THE EXERCISE
Transcribe the text of every entry below verbatim, omitting the pictures.

ENTRIES PROVIDED

+++

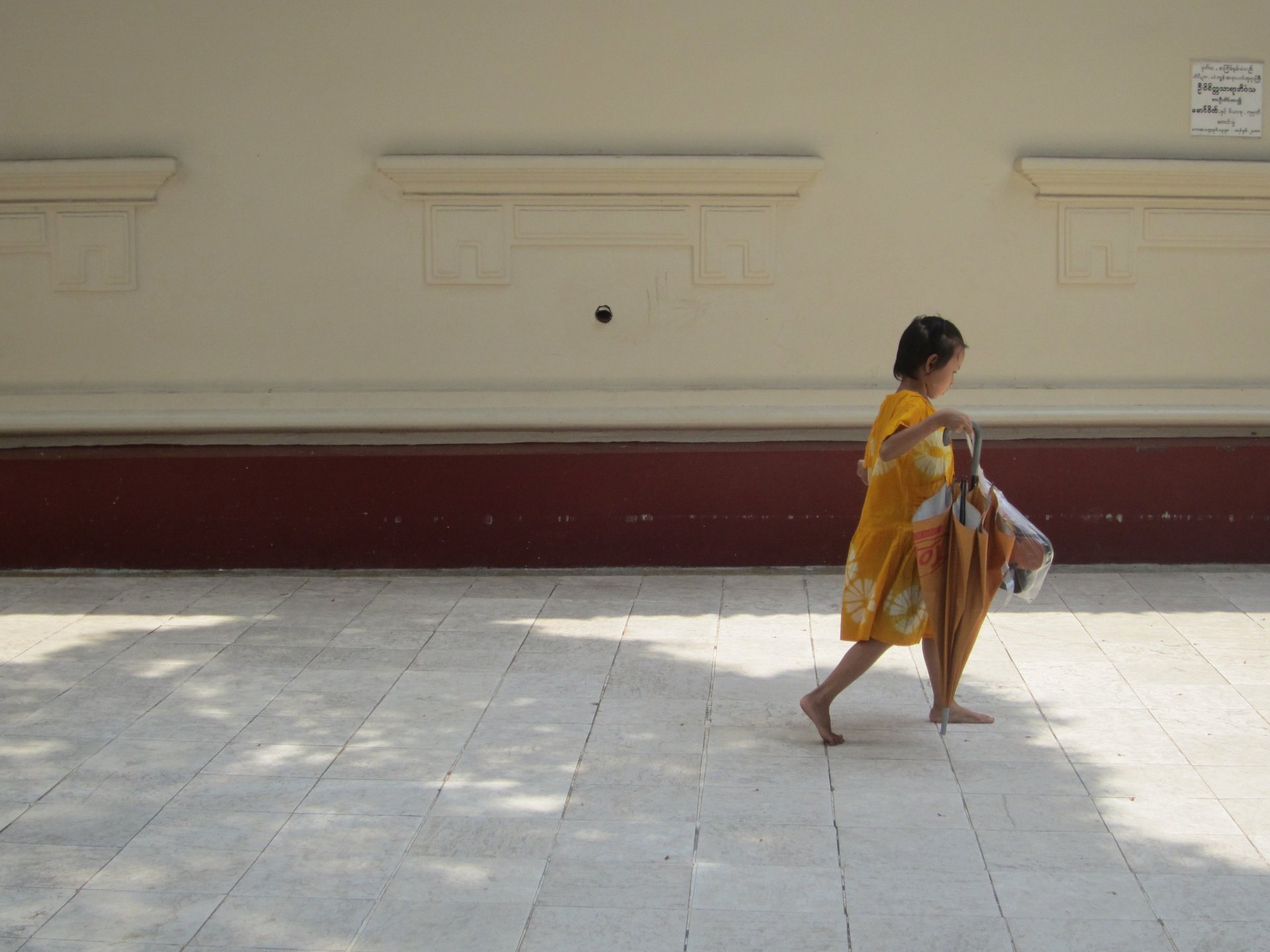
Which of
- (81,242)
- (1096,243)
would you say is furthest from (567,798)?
(81,242)

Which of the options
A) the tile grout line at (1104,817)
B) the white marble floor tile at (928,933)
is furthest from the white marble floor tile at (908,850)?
the tile grout line at (1104,817)

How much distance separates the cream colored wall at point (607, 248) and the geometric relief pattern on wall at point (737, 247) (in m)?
0.07

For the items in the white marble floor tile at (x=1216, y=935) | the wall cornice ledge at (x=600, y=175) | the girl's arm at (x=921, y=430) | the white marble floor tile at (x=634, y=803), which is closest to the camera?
the white marble floor tile at (x=1216, y=935)

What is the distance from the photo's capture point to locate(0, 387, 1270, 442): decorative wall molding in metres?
6.62

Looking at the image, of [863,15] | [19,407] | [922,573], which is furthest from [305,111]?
[922,573]

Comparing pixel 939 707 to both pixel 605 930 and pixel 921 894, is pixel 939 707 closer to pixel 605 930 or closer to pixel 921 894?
pixel 921 894

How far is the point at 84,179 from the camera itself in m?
6.58

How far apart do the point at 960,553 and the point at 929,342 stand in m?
0.64

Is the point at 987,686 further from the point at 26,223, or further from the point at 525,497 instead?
the point at 26,223

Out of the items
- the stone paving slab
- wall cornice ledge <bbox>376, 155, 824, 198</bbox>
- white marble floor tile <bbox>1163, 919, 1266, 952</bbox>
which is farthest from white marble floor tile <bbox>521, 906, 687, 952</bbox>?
wall cornice ledge <bbox>376, 155, 824, 198</bbox>

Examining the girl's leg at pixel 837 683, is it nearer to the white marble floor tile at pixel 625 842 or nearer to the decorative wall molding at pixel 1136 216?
the white marble floor tile at pixel 625 842

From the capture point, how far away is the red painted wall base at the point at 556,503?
6.67 m

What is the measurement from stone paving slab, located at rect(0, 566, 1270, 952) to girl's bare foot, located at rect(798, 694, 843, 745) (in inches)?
3.1

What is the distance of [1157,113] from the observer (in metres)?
6.54
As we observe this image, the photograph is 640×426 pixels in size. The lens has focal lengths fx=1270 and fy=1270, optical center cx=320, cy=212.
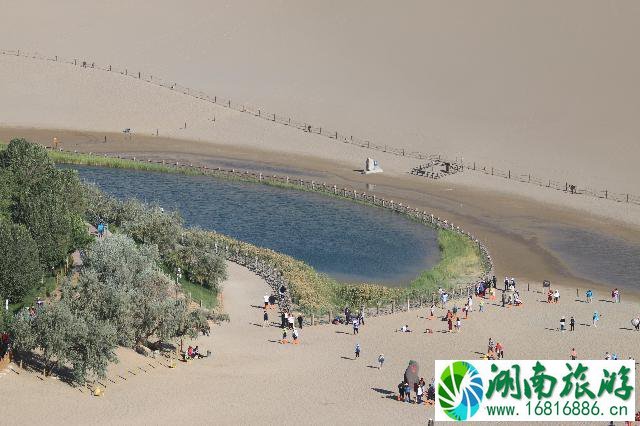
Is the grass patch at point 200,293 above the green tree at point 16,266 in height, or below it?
below

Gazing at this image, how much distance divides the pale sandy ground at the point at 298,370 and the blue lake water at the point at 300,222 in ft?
29.6

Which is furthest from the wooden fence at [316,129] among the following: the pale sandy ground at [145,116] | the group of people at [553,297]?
the group of people at [553,297]

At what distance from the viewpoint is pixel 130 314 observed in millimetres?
51281

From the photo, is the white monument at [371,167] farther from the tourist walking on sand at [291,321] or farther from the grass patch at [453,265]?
the tourist walking on sand at [291,321]

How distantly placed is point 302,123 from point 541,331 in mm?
55334

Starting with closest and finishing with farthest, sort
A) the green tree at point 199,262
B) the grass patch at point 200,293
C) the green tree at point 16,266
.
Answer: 1. the green tree at point 16,266
2. the grass patch at point 200,293
3. the green tree at point 199,262

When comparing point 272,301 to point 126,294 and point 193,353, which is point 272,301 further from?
point 126,294

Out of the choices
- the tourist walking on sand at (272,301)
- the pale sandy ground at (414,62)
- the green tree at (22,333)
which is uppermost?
the pale sandy ground at (414,62)

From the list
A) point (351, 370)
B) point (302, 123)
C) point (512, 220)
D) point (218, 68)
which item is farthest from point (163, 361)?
point (218, 68)

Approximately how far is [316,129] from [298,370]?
199 ft

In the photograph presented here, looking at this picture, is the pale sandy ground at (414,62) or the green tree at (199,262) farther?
the pale sandy ground at (414,62)

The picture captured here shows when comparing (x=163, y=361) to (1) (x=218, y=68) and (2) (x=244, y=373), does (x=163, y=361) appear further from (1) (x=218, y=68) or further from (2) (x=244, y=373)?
(1) (x=218, y=68)

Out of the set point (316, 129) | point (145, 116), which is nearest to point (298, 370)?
point (316, 129)

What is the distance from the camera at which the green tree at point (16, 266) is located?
169ft
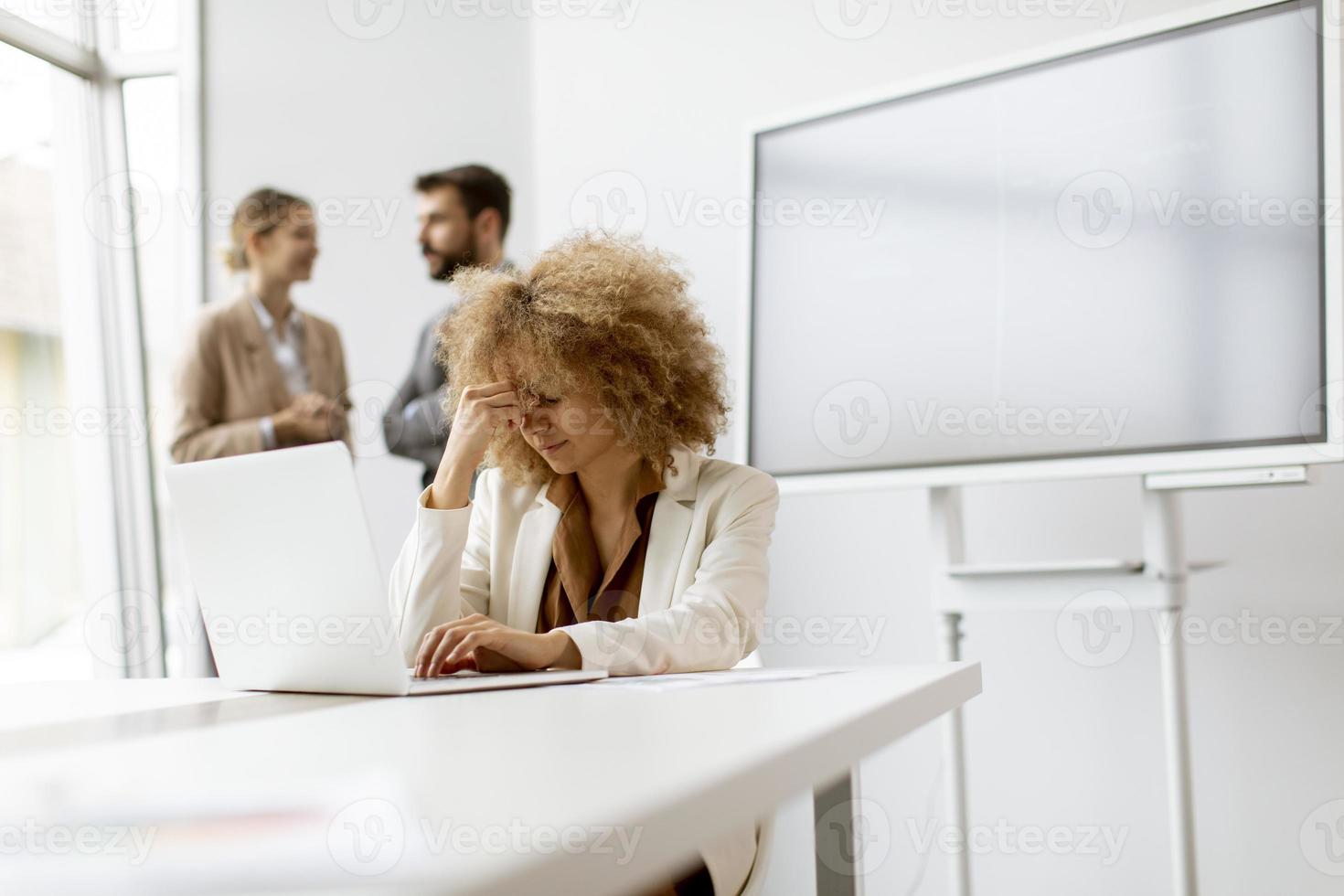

+++

EXERCISE RESPONSE
Which of
- (81,242)
- (1096,243)
would you say is furthest from (567,798)?
(81,242)

Which of the options
A) the tile grout line at (1104,817)
B) the white marble floor tile at (928,933)
is furthest from the white marble floor tile at (908,850)?
the tile grout line at (1104,817)

How much distance separates the cream colored wall at point (607, 248) and the geometric relief pattern on wall at point (737, 247) (in m)?
0.07

For the items in the white marble floor tile at (x=1216, y=935) | the wall cornice ledge at (x=600, y=175) | the girl's arm at (x=921, y=430) | the white marble floor tile at (x=634, y=803), which is closest to the camera?
the white marble floor tile at (x=1216, y=935)

What is the distance from the photo's capture point to locate(0, 387, 1270, 442): decorative wall molding in metres?
6.62

Looking at the image, of [863,15] | [19,407] | [922,573], which is furthest from [305,111]?
[922,573]

Comparing pixel 939 707 to both pixel 605 930 and pixel 921 894, is pixel 939 707 closer to pixel 605 930 or closer to pixel 921 894?
pixel 921 894

How far is the point at 84,179 from the camera itself in m?
6.58

How far apart do the point at 960,553 and the point at 929,342 stand in m?
0.64

Is the point at 987,686 further from the point at 26,223, or further from the point at 525,497 instead?
the point at 26,223

Out of the items
- the stone paving slab
- wall cornice ledge <bbox>376, 155, 824, 198</bbox>
- white marble floor tile <bbox>1163, 919, 1266, 952</bbox>
which is farthest from white marble floor tile <bbox>521, 906, 687, 952</bbox>?
wall cornice ledge <bbox>376, 155, 824, 198</bbox>

Examining the girl's leg at pixel 837 683, is it nearer to the white marble floor tile at pixel 625 842 or nearer to the decorative wall molding at pixel 1136 216?
the white marble floor tile at pixel 625 842

From the capture point, how far away is the red painted wall base at the point at 556,503?
6.67 m

What is the measurement from stone paving slab, located at rect(0, 566, 1270, 952) to girl's bare foot, located at rect(798, 694, 843, 745) (in inches)?
3.1

What is the distance of [1157,113] from the observer (in metres)?
6.54
As we observe this image, the photograph is 640×426 pixels in size. The lens has focal lengths fx=1270 and fy=1270, optical center cx=320, cy=212.
Is the grass patch at point 200,293 above the green tree at point 16,266 in height, or below it?
below

Gazing at this image, how much distance divides the pale sandy ground at the point at 298,370 and the blue lake water at the point at 300,222 in ft?
29.6

Which is furthest from the wooden fence at [316,129] among the following: the pale sandy ground at [145,116] | the group of people at [553,297]?
the group of people at [553,297]

At what distance from the viewpoint is pixel 130 314 observed in millimetres?
51281

From the photo, is the white monument at [371,167] farther from the tourist walking on sand at [291,321] or farther from the grass patch at [453,265]?
the tourist walking on sand at [291,321]

How distantly placed is point 302,123 from point 541,331 in mm?
55334

Starting with closest and finishing with farthest, sort
A) the green tree at point 199,262
B) the grass patch at point 200,293
C) the green tree at point 16,266
.
Answer: 1. the green tree at point 16,266
2. the grass patch at point 200,293
3. the green tree at point 199,262

When comparing point 272,301 to point 126,294 and point 193,353, which is point 272,301 further from?
point 126,294

Out of the choices
- the tourist walking on sand at (272,301)
- the pale sandy ground at (414,62)
- the green tree at (22,333)
which is uppermost?
the pale sandy ground at (414,62)

From the list
A) point (351, 370)
B) point (302, 123)
C) point (512, 220)
D) point (218, 68)
which item is farthest from point (163, 361)?
point (218, 68)

Approximately how far is [316,129] from [298,370]?
199 ft

In the photograph presented here, looking at this picture, is the pale sandy ground at (414,62) or the green tree at (199,262) farther?
the pale sandy ground at (414,62)

The picture captured here shows when comparing (x=163, y=361) to (1) (x=218, y=68) and (2) (x=244, y=373), does (x=163, y=361) appear further from (1) (x=218, y=68) or further from (2) (x=244, y=373)?
(1) (x=218, y=68)

Out of the set point (316, 129) | point (145, 116), which is nearest to point (298, 370)?
point (316, 129)

What is the distance from the camera at which the green tree at point (16, 266) is located?
169ft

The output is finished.